The related draft [I-D.sirohi-schc-quic-compression] discusses applying SCHC to accessible outer packet fields, including IP, UDP, and QUIC header fields. This document focuses on the inner QUIC frame sequence that becomes visible only inside participating QUIC endpoints.

2.3. Scope and Assumptions

The examples and discussion in this document use the following assumptions:

  • compression is performed inside participating QUIC endpoints;

  • frame compression occurs before QUIC payload encryption;

  • frame decompression occurs after QUIC payload decryption;

  • compressed bytes remain protected by normal QUIC packet protection;

  • application data compression is out of scope;

  • the main examples are STREAM and ACK frames; and

  • packets that cannot be compressed profitably can be sent using ordinary QUIC frame encoding.

The document does not assume that a compressor can read encrypted QUIC frames in the network. It also does not assume that a SCHC rule can change QUIC transport semantics. After decompression, the receiver has to process the reconstructed logical frames as ordinary QUIC frames.

3. Problem Statement

QUIC frame compression is not equivalent to ordinary network-layer header compression. Several properties make it harder to apply SCHC efficiently.

First, a QUIC packet can contain multiple frames. The frame sequence can vary from packet to packet, and frames can appear in different orders. A single packet might contain only a STREAM frame, only an ACK frame, an ACK followed by a STREAM frame, multiple STREAM frames, control frames, or padding.

Second, some important frame syntaxes are optional or variable. STREAM frames can include or omit Offset and Length fields. ACK frames can contain a variable number of acknowledgment ranges. Control frames often carry values whose meaning depends on the current connection state.

Third, QUIC already compresses small fields by design. A one-byte Frame Type and a one-byte variable-length integer leave little redundancy for a general-purpose compression scheme to remove. If a compressed representation has to carry a QUIC extension Frame Type, a length, and a Rule ID, those bytes can consume the expected savings.

Fourth, the rule-selection problem is non-trivial. A sender can choose a rule for a complete frame sequence, for each frame, for a generic frame shape, or for a deployment-specific traffic pattern. Each choice changes both the achievable compression and the robustness of the design.

The central question is therefore:

This document does not attempt to answer that question for every deployment. Instead, it identifies design options, explains their costs, and gives representative size calculations.

SET TASK =
Decide whether each statement below agrees with the text on QUIC frame compression, and support each yes or no with the deciding words quoted from that text.
1. Frame compression takes place before QUIC payload encryption.
2. Compression of application data falls within the scope of the document.
3. The document assumes that a compressor in the network can read encrypted QUIC frames.

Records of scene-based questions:

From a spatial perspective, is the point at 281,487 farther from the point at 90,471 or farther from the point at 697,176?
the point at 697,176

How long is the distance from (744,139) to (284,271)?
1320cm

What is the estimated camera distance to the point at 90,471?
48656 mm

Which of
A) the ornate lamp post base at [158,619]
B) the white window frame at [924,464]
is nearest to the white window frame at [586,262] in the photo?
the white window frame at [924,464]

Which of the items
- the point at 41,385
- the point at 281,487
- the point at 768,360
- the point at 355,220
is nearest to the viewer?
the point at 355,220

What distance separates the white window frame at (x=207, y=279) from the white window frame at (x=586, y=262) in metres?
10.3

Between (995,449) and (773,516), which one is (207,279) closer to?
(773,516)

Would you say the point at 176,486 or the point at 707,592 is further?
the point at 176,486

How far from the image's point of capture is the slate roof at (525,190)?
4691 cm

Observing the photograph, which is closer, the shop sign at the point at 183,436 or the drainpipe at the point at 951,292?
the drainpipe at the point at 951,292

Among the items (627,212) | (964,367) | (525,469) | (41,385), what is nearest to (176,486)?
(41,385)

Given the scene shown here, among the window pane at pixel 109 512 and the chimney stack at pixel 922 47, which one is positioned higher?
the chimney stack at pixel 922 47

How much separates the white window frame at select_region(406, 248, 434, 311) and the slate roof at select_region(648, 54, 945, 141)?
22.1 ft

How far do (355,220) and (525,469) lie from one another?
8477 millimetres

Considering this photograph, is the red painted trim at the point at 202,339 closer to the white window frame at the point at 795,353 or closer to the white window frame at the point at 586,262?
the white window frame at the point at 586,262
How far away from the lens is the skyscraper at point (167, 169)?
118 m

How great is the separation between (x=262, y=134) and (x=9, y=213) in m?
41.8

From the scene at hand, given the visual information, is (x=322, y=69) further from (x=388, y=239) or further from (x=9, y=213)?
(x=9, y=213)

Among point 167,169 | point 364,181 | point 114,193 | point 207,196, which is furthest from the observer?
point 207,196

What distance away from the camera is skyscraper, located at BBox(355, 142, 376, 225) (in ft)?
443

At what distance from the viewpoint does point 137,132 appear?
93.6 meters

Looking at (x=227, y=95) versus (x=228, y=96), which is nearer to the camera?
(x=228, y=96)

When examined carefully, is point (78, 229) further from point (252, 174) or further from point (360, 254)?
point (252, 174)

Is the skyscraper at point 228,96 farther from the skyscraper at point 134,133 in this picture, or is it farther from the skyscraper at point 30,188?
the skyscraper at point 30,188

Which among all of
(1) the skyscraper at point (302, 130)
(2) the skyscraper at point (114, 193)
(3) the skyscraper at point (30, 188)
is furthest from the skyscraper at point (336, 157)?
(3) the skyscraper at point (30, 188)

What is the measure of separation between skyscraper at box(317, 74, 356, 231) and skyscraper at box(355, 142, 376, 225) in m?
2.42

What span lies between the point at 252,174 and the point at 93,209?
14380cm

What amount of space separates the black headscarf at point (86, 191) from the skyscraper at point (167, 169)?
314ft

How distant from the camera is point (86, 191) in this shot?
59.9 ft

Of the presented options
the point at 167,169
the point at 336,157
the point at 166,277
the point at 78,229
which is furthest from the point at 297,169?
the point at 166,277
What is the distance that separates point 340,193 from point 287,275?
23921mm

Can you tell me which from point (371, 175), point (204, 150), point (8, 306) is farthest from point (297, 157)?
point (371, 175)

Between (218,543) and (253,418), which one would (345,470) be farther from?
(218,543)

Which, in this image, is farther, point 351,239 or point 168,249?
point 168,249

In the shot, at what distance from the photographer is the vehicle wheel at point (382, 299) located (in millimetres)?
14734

ANSWER =
1. Yes: "frame compression occurs before QUIC payload encryption"
2. No: "application data compression is out of scope"
3. No: "The document does not assume that a compressor can read encrypted QUIC frames in the network."